[Document extract]
CONCLUSIONS: Bivalirudin (with and without prolonged infusion) compared with conventional antithrombotic therapy in ST-segment-elevation myocardial infarction patients undergoing primary PCI reduces major bleeding and death, but increases the rate of acute stent thrombosis. However, prolonging the bivalirudin infusion at PCI-dose (1.75 mg/kg per hour) for 3 hours eliminates the excess risk of acute stent thrombosis, while maintaining the bleeding benefits.

Introduction

Primary percutaneous coronary intervention (PCI) is now standard treatment for patients with an ST‐segment‐elevation myocardial infarct (STEMI),1, 2 significantly reducing major adverse cardiovascular events.3, 4

Coronary artery plaque rupture initiates acute coronary syndromes (ACS) by activating the coagulation cascade, and adjunctive antiplatelet as well as antithrombotic therapy is necessary to minimize peri‐ and postprocedural thrombotic events.5, 6, 7, 8 However, the use of these agents is frequently associated with an increase of bleeding, which is itself associated with a higher mortality.9, 10, 11

Unfractionated heparin (UFH) is the standard antithrombotic agent during PCI and in the setting of ACS.12 However, UFH has a number of limitations including the need for anti‐thrombin III as cofactor, and a highly variable dose–response relation, resulting in a narrow therapeutic window.13, 14 These considerations have encouraged investigations of alternative antithrombotic strategies. The role of bivalirudin, a direct thrombin inhibitor, has been investigated in 6 randomized trials in STEMI patients undergoing primary PCI,15, 16, 17, 18, 19, 20 but has resulted in conflicting evidence in terms of major bleeding, acute stent thrombosis, and death.

[Stored data]
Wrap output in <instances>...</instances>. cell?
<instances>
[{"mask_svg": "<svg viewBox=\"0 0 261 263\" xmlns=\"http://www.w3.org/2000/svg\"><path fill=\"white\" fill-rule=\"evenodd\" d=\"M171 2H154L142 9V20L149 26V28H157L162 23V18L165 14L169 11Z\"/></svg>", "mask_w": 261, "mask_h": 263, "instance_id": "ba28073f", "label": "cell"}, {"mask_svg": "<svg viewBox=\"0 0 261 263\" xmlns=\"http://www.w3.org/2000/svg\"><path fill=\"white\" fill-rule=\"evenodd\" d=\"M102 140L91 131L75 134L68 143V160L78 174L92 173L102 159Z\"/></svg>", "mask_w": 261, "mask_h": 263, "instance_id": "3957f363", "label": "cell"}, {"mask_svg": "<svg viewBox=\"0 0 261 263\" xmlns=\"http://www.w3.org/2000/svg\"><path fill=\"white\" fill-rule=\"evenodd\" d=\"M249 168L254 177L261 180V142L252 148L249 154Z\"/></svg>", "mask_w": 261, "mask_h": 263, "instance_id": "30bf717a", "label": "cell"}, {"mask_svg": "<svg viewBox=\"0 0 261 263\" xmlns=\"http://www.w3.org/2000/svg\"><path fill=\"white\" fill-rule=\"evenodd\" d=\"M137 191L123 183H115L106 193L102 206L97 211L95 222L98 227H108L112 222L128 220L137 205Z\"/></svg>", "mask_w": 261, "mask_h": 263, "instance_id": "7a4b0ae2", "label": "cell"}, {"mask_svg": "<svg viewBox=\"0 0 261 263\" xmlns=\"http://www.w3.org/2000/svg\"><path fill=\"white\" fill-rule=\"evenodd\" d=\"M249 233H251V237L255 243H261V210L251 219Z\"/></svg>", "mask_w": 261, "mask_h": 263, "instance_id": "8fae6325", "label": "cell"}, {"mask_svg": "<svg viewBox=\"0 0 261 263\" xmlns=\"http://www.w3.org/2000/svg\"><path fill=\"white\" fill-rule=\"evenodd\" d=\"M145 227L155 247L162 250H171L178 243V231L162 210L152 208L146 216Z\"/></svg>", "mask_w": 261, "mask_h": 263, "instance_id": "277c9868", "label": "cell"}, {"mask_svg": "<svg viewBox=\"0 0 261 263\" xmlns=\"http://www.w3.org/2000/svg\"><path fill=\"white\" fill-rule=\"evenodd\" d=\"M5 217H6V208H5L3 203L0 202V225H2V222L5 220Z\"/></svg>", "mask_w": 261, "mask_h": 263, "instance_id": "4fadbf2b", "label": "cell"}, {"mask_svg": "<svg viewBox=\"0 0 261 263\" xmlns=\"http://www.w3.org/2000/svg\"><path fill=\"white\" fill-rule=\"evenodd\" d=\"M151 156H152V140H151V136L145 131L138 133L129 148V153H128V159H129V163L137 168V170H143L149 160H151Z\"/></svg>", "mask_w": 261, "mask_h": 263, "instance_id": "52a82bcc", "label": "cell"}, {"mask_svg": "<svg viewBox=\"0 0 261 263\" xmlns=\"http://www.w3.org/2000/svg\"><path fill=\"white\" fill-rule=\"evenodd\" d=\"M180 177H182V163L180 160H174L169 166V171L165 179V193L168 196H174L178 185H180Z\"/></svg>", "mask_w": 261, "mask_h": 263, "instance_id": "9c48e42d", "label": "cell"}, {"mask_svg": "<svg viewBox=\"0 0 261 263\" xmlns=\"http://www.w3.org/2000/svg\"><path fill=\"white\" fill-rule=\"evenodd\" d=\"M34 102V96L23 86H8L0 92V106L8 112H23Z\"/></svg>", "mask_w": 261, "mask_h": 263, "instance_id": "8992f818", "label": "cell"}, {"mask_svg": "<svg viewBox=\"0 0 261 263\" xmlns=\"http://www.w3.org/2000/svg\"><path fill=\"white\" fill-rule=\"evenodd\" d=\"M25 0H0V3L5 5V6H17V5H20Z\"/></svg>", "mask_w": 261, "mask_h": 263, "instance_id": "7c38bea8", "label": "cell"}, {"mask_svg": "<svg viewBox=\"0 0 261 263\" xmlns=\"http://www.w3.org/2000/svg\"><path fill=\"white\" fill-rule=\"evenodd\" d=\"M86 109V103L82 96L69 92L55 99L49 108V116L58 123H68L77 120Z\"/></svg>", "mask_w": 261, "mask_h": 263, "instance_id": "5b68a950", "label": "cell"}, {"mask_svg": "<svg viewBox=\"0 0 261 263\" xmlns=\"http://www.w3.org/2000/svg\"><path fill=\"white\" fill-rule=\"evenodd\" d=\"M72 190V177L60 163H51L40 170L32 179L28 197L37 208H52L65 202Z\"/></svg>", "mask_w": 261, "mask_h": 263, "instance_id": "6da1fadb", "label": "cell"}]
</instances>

[What to work on] Transcribe the passage on bivalirudin in primary PCI, starting at "Unfractionated heparin (UFH)" and ending at "thrombosis, and death.".

[Written answer]
Unfractionated heparin (UFH) is the standard antithrombotic agent during PCI and in the setting of ACS.12 However, UFH has a number of limitations including the need for anti‐thrombin III as cofactor, and a highly variable dose–response relation, resulting in a narrow therapeutic window.13, 14 These considerations have encouraged investigations of alternative antithrombotic strategies. The role of bivalirudin, a direct thrombin inhibitor, has been investigated in 6 randomized trials in STEMI patients undergoing primary PCI,15, 16, 17, 18, 19, 20 but has resulted in conflicting evidence in terms of major bleeding, acute stent thrombosis, and death.